[Stored items from a collection]
+ + +

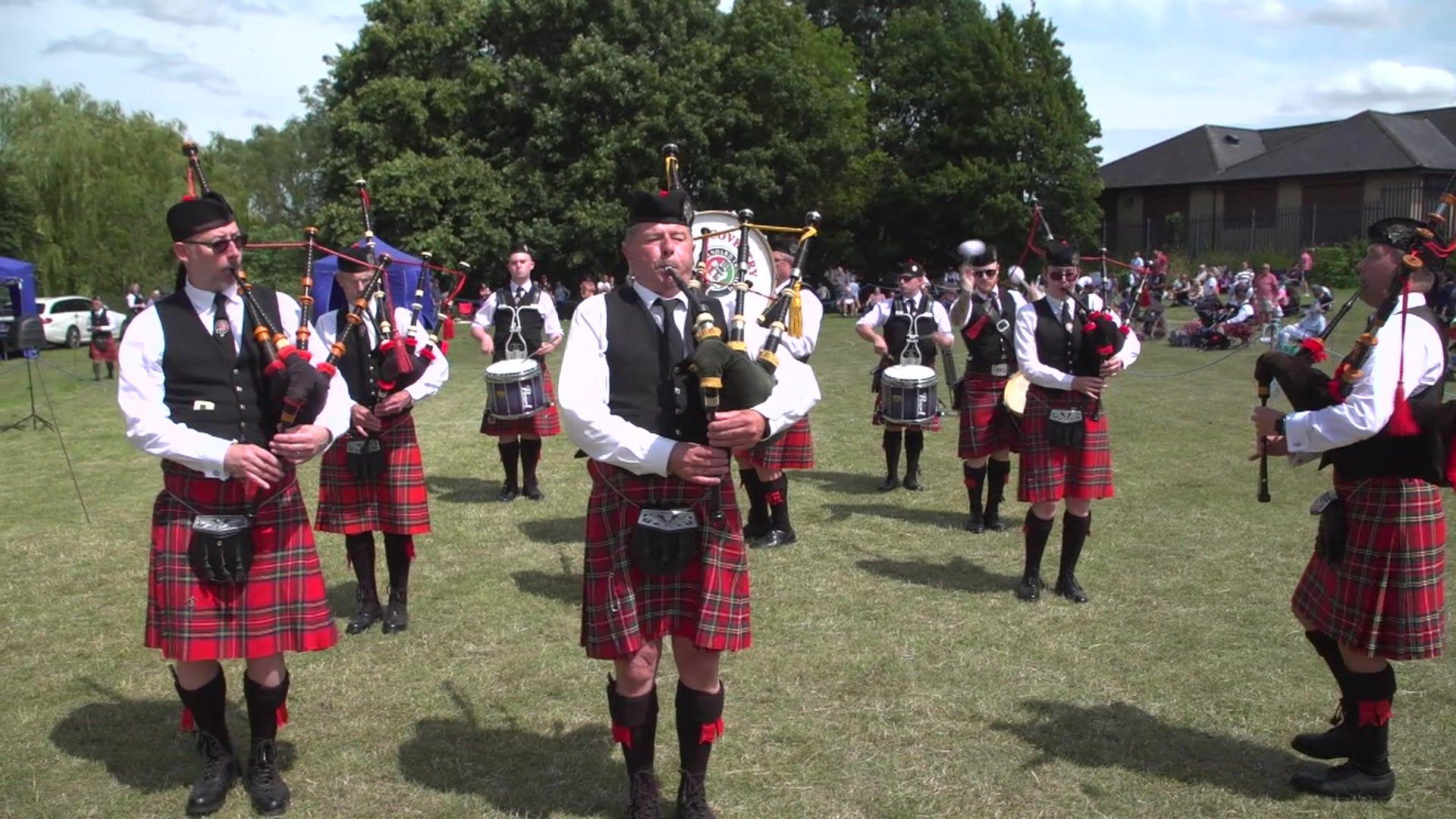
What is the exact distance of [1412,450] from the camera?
3164mm

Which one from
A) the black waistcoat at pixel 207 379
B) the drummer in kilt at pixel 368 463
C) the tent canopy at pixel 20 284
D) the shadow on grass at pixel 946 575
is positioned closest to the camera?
the black waistcoat at pixel 207 379

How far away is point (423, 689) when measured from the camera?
433 centimetres

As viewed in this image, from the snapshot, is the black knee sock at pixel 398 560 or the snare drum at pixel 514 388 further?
the snare drum at pixel 514 388

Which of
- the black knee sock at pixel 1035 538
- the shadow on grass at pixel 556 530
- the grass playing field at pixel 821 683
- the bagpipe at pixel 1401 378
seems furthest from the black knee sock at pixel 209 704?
the black knee sock at pixel 1035 538

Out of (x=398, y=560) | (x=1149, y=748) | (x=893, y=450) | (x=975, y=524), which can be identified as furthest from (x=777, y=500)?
(x=1149, y=748)

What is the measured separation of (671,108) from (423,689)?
24.7m

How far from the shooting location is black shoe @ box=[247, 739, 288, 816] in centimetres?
334

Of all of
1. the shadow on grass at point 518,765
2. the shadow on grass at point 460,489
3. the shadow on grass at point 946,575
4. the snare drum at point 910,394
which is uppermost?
the snare drum at point 910,394

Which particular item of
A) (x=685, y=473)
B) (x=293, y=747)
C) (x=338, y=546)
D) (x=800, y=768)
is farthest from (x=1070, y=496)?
(x=338, y=546)

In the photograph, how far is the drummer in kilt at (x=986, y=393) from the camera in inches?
268

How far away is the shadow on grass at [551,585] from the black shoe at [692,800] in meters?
2.25

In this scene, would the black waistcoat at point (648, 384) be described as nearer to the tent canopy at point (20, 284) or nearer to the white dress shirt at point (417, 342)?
the white dress shirt at point (417, 342)

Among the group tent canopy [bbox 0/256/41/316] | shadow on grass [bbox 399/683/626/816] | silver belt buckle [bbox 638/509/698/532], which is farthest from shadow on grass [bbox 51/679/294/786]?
tent canopy [bbox 0/256/41/316]

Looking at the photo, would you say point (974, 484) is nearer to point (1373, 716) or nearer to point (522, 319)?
point (522, 319)
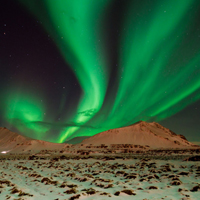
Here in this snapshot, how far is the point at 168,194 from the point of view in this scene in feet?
24.3

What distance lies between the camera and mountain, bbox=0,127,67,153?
72381 mm

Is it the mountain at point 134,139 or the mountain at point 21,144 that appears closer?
the mountain at point 21,144

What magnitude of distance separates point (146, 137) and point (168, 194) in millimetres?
123135

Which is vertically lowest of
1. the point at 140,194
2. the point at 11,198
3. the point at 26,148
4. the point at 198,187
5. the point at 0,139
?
the point at 11,198

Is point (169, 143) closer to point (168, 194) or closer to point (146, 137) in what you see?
point (146, 137)

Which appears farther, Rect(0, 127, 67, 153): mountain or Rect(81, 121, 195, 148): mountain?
Rect(81, 121, 195, 148): mountain

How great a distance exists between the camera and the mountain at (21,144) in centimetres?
7238

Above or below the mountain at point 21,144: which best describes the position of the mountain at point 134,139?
above

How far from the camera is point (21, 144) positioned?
78062 millimetres

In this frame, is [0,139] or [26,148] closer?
[26,148]

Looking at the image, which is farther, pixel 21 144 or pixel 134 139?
pixel 134 139

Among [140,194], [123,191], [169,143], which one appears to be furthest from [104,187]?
[169,143]

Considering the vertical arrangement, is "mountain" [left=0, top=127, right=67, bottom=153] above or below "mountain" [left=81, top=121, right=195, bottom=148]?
below

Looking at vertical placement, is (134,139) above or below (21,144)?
above
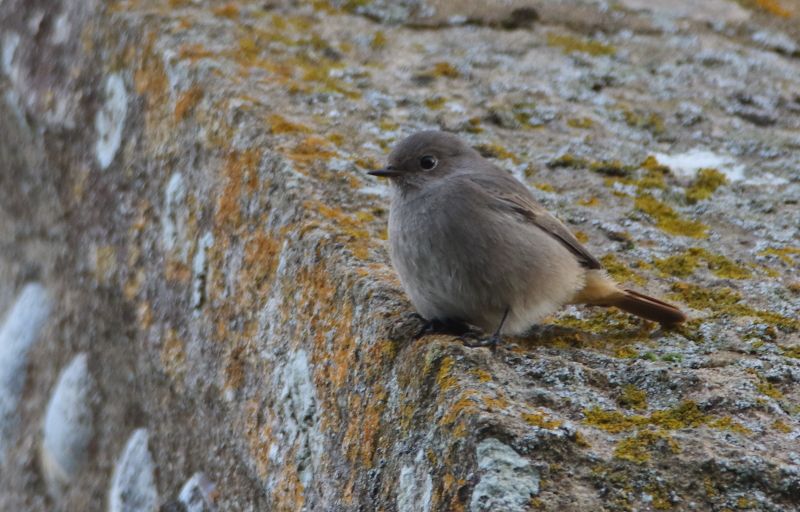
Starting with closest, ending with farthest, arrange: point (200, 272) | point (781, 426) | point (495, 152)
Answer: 1. point (781, 426)
2. point (200, 272)
3. point (495, 152)

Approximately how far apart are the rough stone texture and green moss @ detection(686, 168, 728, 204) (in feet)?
0.08

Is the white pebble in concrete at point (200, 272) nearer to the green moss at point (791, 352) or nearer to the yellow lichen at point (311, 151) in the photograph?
the yellow lichen at point (311, 151)

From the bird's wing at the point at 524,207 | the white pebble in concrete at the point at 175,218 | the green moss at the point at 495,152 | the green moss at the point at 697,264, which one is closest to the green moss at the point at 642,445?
the bird's wing at the point at 524,207

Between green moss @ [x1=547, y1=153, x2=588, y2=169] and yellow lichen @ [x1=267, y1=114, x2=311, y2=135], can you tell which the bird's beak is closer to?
yellow lichen @ [x1=267, y1=114, x2=311, y2=135]

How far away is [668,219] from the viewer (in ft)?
13.8

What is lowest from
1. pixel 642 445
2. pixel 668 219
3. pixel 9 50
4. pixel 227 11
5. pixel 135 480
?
pixel 135 480

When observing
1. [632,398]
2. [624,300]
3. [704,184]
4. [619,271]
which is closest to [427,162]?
[619,271]

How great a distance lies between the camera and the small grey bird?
3.40 m

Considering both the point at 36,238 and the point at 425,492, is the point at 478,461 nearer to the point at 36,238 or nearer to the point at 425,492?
the point at 425,492

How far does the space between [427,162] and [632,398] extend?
1553 mm

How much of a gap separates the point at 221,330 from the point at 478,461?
72.4 inches

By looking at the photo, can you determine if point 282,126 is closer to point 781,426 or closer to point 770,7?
point 781,426

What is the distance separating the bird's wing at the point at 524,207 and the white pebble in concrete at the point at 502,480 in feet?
4.54

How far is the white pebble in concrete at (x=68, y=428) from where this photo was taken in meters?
4.92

+ + +

#### Exercise
Please set down each line of the data above exactly as written, without the pictures.

#### Completed exercise
What is the exact distance of [1412,450] from the camera?
3164mm

Which one from
A) the black waistcoat at pixel 207 379
B) the drummer in kilt at pixel 368 463
C) the tent canopy at pixel 20 284
D) the shadow on grass at pixel 946 575
is positioned closest to the camera?
the black waistcoat at pixel 207 379

How far away is point (423, 689) when measured from the camera?
433 centimetres

As viewed in this image, from the snapshot, is the black knee sock at pixel 398 560 or the snare drum at pixel 514 388 further?
the snare drum at pixel 514 388

Which of
- the black knee sock at pixel 1035 538
- the shadow on grass at pixel 556 530
- the grass playing field at pixel 821 683
- the bagpipe at pixel 1401 378
seems furthest from the black knee sock at pixel 209 704?
the black knee sock at pixel 1035 538

Out of (x=398, y=560) | (x=1149, y=748) | (x=893, y=450) | (x=975, y=524), which can be identified as furthest from (x=777, y=500)?
(x=1149, y=748)

What is the measured separation of (671,108) from (423,689)?
24.7m

How far from the shooting location is black shoe @ box=[247, 739, 288, 816] in centimetres?
334

Of all of
1. the shadow on grass at point 518,765
2. the shadow on grass at point 460,489
3. the shadow on grass at point 946,575
4. the snare drum at point 910,394
which is uppermost?
the snare drum at point 910,394

Which particular item of
A) (x=685, y=473)
B) (x=293, y=747)
C) (x=338, y=546)
D) (x=800, y=768)
is farthest from (x=1070, y=496)?
(x=338, y=546)

In the photograph, how far is the drummer in kilt at (x=986, y=393) from the camera in inches?
268

How far away is the shadow on grass at [551,585] from the black shoe at [692,800] in meters?
2.25

In this scene, would the black waistcoat at point (648, 384) be described as nearer to the tent canopy at point (20, 284) or nearer to the white dress shirt at point (417, 342)?
the white dress shirt at point (417, 342)

Among the group tent canopy [bbox 0/256/41/316] | shadow on grass [bbox 399/683/626/816] | silver belt buckle [bbox 638/509/698/532], which is farthest from shadow on grass [bbox 51/679/294/786]?
tent canopy [bbox 0/256/41/316]

Looking at the photo, would you say point (974, 484) is nearer to point (1373, 716) or nearer to point (522, 319)?
point (522, 319)
Here in this snapshot, how far is the point at 168,194 from the point of view in this scene in feet?
24.3

What distance lies between the camera and mountain, bbox=0,127,67,153?
72381 mm

Is it the mountain at point 134,139 or the mountain at point 21,144 that appears closer?
the mountain at point 21,144

What magnitude of distance separates point (146, 137) and point (168, 194) in millimetres?
123135

Which is vertically lowest of
1. the point at 140,194
2. the point at 11,198
3. the point at 26,148
4. the point at 198,187
5. the point at 0,139
?
the point at 11,198

Is point (169, 143) closer to point (168, 194) or closer to point (146, 137) in what you see?
point (146, 137)

Which appears farther, Rect(0, 127, 67, 153): mountain or Rect(81, 121, 195, 148): mountain?
Rect(81, 121, 195, 148): mountain

How great a distance exists between the camera and the mountain at (21,144) in centimetres?
7238

Above or below the mountain at point 21,144: which best describes the position of the mountain at point 134,139?
above

How far from the camera is point (21, 144) positioned?
78062 millimetres

In this frame, is [0,139] or [26,148] closer?
[26,148]

Looking at the image, which is farther, pixel 21 144 or pixel 134 139?
pixel 134 139

Among [140,194], [123,191], [169,143], which one appears to be furthest from [104,187]?
[169,143]

Considering the vertical arrangement, is "mountain" [left=0, top=127, right=67, bottom=153] above or below "mountain" [left=81, top=121, right=195, bottom=148]?
below

Looking at vertical placement, is (134,139) above or below (21,144)?
above
Starting with closest, ending with farthest, arrange: point (200, 272) | point (781, 426) | point (495, 152)
Answer: 1. point (781, 426)
2. point (200, 272)
3. point (495, 152)

Approximately how far apart are the rough stone texture and green moss @ detection(686, 168, 728, 204) (in feet)?
0.08

Is the white pebble in concrete at point (200, 272) nearer to the green moss at point (791, 352) or nearer to the yellow lichen at point (311, 151) in the photograph?
the yellow lichen at point (311, 151)

From the bird's wing at the point at 524,207 | the white pebble in concrete at the point at 175,218 | the green moss at the point at 495,152 | the green moss at the point at 697,264, which one is closest to the green moss at the point at 642,445?
the bird's wing at the point at 524,207

Between green moss @ [x1=547, y1=153, x2=588, y2=169] and yellow lichen @ [x1=267, y1=114, x2=311, y2=135], can you tell which the bird's beak is closer to?
yellow lichen @ [x1=267, y1=114, x2=311, y2=135]

How far away is [668,219] from the viewer (in ft)?
13.8

What is lowest from
1. pixel 642 445
2. pixel 668 219
3. pixel 9 50
4. pixel 227 11
5. pixel 135 480
?
pixel 135 480

When observing
1. [632,398]
2. [624,300]
3. [704,184]
4. [619,271]
which is closest to [427,162]?
[619,271]

How great a distance lies between the camera and the small grey bird?
3.40 m

Considering both the point at 36,238 and the point at 425,492, is the point at 478,461 nearer to the point at 36,238 or nearer to the point at 425,492?
the point at 425,492

How far does the space between [427,162] and [632,398] extend?
1553 mm

How much of a gap separates the point at 221,330 from the point at 478,461?
72.4 inches

By looking at the photo, can you determine if point 282,126 is closer to point 781,426 or closer to point 770,7?
point 781,426

What is the distance separating the bird's wing at the point at 524,207 and the white pebble in concrete at the point at 502,480 in feet?
4.54

How far is the white pebble in concrete at (x=68, y=428) from where this photo was taken in meters?
4.92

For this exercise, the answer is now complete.